APIs and contract testing

While the 12-factor methodology details a lot of useful practices for the creation and execution of cloud-native applications, it does little to talk about how application services interact and how to ensure that changing one doesn't cause another to need to change. Well-designed and clearly documented APIs are critical to ensuring that changes to a service do not affect the clients.

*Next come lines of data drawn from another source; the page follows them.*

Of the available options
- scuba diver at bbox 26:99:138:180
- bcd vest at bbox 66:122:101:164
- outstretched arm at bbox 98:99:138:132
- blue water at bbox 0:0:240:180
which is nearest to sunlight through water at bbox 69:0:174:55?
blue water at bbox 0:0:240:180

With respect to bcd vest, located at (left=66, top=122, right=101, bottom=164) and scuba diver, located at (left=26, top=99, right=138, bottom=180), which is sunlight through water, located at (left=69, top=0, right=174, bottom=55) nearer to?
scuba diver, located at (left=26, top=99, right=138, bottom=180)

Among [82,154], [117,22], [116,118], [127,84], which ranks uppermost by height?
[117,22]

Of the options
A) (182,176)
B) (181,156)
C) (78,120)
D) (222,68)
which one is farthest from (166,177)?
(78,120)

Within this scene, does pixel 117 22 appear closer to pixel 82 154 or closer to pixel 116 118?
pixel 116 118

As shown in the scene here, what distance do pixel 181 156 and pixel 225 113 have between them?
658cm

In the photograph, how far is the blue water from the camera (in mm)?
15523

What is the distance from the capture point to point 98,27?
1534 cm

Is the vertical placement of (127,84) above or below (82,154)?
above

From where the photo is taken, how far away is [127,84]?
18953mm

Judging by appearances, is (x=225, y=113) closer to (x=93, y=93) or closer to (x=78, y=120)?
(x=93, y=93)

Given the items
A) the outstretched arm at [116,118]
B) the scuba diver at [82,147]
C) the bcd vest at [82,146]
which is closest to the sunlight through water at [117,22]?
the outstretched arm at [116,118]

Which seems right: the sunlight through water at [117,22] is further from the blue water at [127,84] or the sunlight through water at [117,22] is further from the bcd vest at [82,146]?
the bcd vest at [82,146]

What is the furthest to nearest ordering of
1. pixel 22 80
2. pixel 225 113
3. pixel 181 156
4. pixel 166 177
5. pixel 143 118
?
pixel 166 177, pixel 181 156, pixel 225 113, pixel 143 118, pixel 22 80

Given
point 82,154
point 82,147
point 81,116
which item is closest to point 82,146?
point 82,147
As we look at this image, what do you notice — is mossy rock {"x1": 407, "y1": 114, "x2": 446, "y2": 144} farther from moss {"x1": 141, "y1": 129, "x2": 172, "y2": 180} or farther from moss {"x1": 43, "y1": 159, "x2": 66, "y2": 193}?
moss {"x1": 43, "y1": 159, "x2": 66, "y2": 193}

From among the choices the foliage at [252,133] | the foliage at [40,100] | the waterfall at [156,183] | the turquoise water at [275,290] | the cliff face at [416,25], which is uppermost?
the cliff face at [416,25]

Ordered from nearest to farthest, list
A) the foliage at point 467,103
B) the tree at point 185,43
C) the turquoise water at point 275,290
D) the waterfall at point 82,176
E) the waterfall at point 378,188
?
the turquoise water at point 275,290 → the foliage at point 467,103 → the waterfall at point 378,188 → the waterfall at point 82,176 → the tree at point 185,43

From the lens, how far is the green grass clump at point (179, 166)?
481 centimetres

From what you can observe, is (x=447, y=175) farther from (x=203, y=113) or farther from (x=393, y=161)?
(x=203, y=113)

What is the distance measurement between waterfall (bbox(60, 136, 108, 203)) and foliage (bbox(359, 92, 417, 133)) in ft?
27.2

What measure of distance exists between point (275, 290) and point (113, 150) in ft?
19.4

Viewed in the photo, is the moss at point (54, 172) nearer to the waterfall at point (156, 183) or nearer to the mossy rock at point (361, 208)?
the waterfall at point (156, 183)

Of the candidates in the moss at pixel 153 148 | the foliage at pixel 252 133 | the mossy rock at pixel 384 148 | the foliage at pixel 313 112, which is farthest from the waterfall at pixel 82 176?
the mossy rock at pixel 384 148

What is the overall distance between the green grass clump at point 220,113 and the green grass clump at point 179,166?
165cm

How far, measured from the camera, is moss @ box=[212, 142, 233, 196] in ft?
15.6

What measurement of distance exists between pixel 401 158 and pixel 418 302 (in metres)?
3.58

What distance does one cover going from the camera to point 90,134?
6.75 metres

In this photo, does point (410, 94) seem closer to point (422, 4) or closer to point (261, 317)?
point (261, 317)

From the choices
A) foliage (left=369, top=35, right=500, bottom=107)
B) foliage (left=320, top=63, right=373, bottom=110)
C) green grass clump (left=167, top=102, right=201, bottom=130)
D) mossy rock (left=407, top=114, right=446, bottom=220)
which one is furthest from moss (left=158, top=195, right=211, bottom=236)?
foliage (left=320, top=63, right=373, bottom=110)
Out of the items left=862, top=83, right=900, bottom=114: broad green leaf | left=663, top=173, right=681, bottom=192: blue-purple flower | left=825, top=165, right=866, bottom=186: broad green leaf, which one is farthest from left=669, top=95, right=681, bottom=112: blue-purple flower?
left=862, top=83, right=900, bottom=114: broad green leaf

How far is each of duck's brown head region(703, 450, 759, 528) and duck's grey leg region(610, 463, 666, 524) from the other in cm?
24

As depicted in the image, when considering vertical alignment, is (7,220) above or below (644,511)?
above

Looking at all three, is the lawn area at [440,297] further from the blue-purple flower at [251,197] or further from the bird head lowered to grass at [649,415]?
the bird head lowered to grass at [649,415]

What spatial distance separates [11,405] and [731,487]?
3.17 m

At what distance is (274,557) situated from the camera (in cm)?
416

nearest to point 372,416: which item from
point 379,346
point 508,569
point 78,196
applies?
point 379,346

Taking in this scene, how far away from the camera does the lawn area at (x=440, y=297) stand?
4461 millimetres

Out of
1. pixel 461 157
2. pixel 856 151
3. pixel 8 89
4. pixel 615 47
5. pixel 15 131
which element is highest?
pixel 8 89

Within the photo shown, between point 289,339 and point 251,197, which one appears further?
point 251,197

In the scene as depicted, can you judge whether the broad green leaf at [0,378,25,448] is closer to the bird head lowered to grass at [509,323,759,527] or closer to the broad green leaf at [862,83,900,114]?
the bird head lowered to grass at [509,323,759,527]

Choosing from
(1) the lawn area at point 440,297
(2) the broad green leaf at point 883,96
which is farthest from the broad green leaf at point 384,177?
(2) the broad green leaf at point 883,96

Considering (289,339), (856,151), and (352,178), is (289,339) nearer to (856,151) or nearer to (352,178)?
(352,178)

It isn't enough to just have documentation for the API; it is also important to ensure that changes to the service provider do not negatively affect the client. Since any bug fix could result in a change, it is often possible for the provider to believe a change is safe and accidentally break a client. This is where contract testing can come in. The advantage of contract testing is that each system (the client and the server) can be tested to ensure that changes to either do not violate the contract.

Security

One of the most noticeable gaps in the 12-factor methodology is the lack of best practices around security. From a certain perspective, this is because there is an existing set of best practices for securing applications and these apply as much to cloud-native applications as they do to traditional applications. For example, the third practice on config addresses, at least partly, how to protect credentials (or other secrets) by externalizing them outside of the application, However, this factor doesn't talk about how to securely inject secrets into the environment and how they are stored and secured. Something that depends on the deployment environment. This is discussed in more detail in Chapter 7, MicroProfile Ecosystem with Open Liberty, Docker, and Kubernetes.

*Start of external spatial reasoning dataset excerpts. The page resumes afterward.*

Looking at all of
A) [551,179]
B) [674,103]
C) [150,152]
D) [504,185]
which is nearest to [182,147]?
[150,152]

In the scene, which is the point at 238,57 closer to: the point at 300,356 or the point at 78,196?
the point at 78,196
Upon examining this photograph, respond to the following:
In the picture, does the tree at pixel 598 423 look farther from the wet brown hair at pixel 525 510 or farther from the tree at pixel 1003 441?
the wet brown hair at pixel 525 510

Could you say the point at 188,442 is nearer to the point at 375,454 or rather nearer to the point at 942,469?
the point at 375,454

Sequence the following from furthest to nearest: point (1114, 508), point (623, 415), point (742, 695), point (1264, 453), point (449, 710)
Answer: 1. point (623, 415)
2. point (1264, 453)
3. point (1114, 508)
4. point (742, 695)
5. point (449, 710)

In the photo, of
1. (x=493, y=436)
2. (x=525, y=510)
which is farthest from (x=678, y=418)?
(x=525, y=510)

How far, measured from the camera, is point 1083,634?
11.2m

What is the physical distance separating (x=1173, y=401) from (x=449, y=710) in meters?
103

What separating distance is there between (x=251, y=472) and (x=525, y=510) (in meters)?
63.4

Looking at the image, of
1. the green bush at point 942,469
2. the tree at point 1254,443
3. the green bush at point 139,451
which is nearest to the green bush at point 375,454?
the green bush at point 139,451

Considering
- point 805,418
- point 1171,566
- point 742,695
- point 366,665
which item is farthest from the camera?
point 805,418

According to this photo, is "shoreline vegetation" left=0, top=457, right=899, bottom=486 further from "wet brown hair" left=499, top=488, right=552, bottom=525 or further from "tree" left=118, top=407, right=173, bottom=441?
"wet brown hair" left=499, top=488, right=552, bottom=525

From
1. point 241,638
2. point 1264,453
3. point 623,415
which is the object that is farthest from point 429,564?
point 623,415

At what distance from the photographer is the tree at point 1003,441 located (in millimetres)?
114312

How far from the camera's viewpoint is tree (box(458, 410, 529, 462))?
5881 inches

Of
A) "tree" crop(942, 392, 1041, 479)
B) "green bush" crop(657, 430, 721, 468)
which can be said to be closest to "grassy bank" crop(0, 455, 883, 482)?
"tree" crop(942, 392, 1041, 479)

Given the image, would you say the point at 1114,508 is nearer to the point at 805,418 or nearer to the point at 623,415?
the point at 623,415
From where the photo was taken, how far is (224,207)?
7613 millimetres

Breaking things down into microservices adds additional complexity that doesn't apply in a monolith. With a monolith, you can trust the various components of the application because they are co-deployed often in the same process space. However, when a monolith is broken down into microservices and network connections are used, other mechanisms need to be used to maintain trust. The use of JSON Web Tokens (JWTs) is one such mechanism of managing and establishing trust between microservices. This is discussed in more detail in Chapter 5, Enhancing Cloud-Native Applications.

GraphQL

There is a default assumption involved in much of cloud-native thought that the APIs exposed are REST-based ones. However, this can lead to increased network calls and excessive data being sent across the network. GraphQL is a relatively new innovation that allows a service client to request the exact information it needs from a data store over an HTTP connection. A traditional REST API has to provide all the data about the resource, but often only a subset is required. Network bandwidth and client-side data processing is often wasted when using RESTful APIs since data is provided that the client does not use. GraphQL solves this by allowing the client to send a query to the service requesting exactly the data they need and no more. This reduces the data being transported and fetched from the backing data store. MicroProfile provides a Java-based API for writing a GraphQL backend, which makes it easy to write a service that provides such a query-based API for clients.